= Christopher Nourse =

British arts administrator (born 1946)

Christopher Stuart Nourse (born August 1946) is a British arts administrator.

Nourse was born in Salisbury, Wiltshire and educated at Hurstpierpoint College, followed by a bachelor's degree in law, politics and philosophy from the University of Edinburgh, and the Middle Temple.

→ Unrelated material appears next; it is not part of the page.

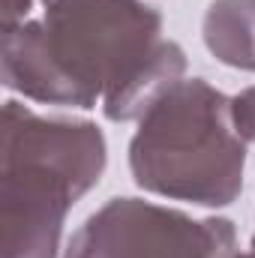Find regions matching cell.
<instances>
[{"label": "cell", "instance_id": "6da1fadb", "mask_svg": "<svg viewBox=\"0 0 255 258\" xmlns=\"http://www.w3.org/2000/svg\"><path fill=\"white\" fill-rule=\"evenodd\" d=\"M42 36L63 84V105L96 108L114 123L144 111L183 81L186 54L162 36V15L141 0H54Z\"/></svg>", "mask_w": 255, "mask_h": 258}, {"label": "cell", "instance_id": "7a4b0ae2", "mask_svg": "<svg viewBox=\"0 0 255 258\" xmlns=\"http://www.w3.org/2000/svg\"><path fill=\"white\" fill-rule=\"evenodd\" d=\"M0 141L3 258H57L66 213L102 177L108 144L90 120L42 117L9 99Z\"/></svg>", "mask_w": 255, "mask_h": 258}, {"label": "cell", "instance_id": "3957f363", "mask_svg": "<svg viewBox=\"0 0 255 258\" xmlns=\"http://www.w3.org/2000/svg\"><path fill=\"white\" fill-rule=\"evenodd\" d=\"M246 141L231 99L204 78L162 93L129 141V171L144 192L198 207H228L243 189Z\"/></svg>", "mask_w": 255, "mask_h": 258}, {"label": "cell", "instance_id": "277c9868", "mask_svg": "<svg viewBox=\"0 0 255 258\" xmlns=\"http://www.w3.org/2000/svg\"><path fill=\"white\" fill-rule=\"evenodd\" d=\"M237 231L225 216L192 219L144 198H111L72 234L63 258H234Z\"/></svg>", "mask_w": 255, "mask_h": 258}, {"label": "cell", "instance_id": "5b68a950", "mask_svg": "<svg viewBox=\"0 0 255 258\" xmlns=\"http://www.w3.org/2000/svg\"><path fill=\"white\" fill-rule=\"evenodd\" d=\"M201 36L219 63L255 72V0H213L204 12Z\"/></svg>", "mask_w": 255, "mask_h": 258}, {"label": "cell", "instance_id": "8992f818", "mask_svg": "<svg viewBox=\"0 0 255 258\" xmlns=\"http://www.w3.org/2000/svg\"><path fill=\"white\" fill-rule=\"evenodd\" d=\"M231 117H234V126L240 132V138L246 144H255V84L240 90L231 99Z\"/></svg>", "mask_w": 255, "mask_h": 258}, {"label": "cell", "instance_id": "52a82bcc", "mask_svg": "<svg viewBox=\"0 0 255 258\" xmlns=\"http://www.w3.org/2000/svg\"><path fill=\"white\" fill-rule=\"evenodd\" d=\"M33 0H3V30L6 27H15L27 18Z\"/></svg>", "mask_w": 255, "mask_h": 258}, {"label": "cell", "instance_id": "ba28073f", "mask_svg": "<svg viewBox=\"0 0 255 258\" xmlns=\"http://www.w3.org/2000/svg\"><path fill=\"white\" fill-rule=\"evenodd\" d=\"M234 258H255V249H249V252H237Z\"/></svg>", "mask_w": 255, "mask_h": 258}, {"label": "cell", "instance_id": "9c48e42d", "mask_svg": "<svg viewBox=\"0 0 255 258\" xmlns=\"http://www.w3.org/2000/svg\"><path fill=\"white\" fill-rule=\"evenodd\" d=\"M42 3H45V6H48V3H54V0H42Z\"/></svg>", "mask_w": 255, "mask_h": 258}, {"label": "cell", "instance_id": "30bf717a", "mask_svg": "<svg viewBox=\"0 0 255 258\" xmlns=\"http://www.w3.org/2000/svg\"><path fill=\"white\" fill-rule=\"evenodd\" d=\"M252 249H255V234H252Z\"/></svg>", "mask_w": 255, "mask_h": 258}]
</instances>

Nourse was administrative director of Sadler's Wells Royal Ballet (now Birmingham Royal Ballet), assistant to the general director at the Royal Opera House, administrative director of the Royal Opera House Trust, executive director of Rambert Dance Company, and managing director of English National Ballet. Subsequent freelance work included administrating the National Dance Awards and establishing and project managing the annual Dance Proms at the Royal Albert Hall. He has been chairman of the Dancers' Pension Scheme and a Trustee of the Candoco Dance Company and of Youth Dance England.

Nourse is executive director of the Frederick Ashton Foundation. He is also a Governor of The Royal Ballet Companies and School and chairman of the Dame Margot Fonteyn Scholarship Fund.

Nourse is in a civil partnership with Charles Shu Ming Chan and lives in central London. He is a member of the Travellers Club and an Honorary Steward of Westminster Abbey.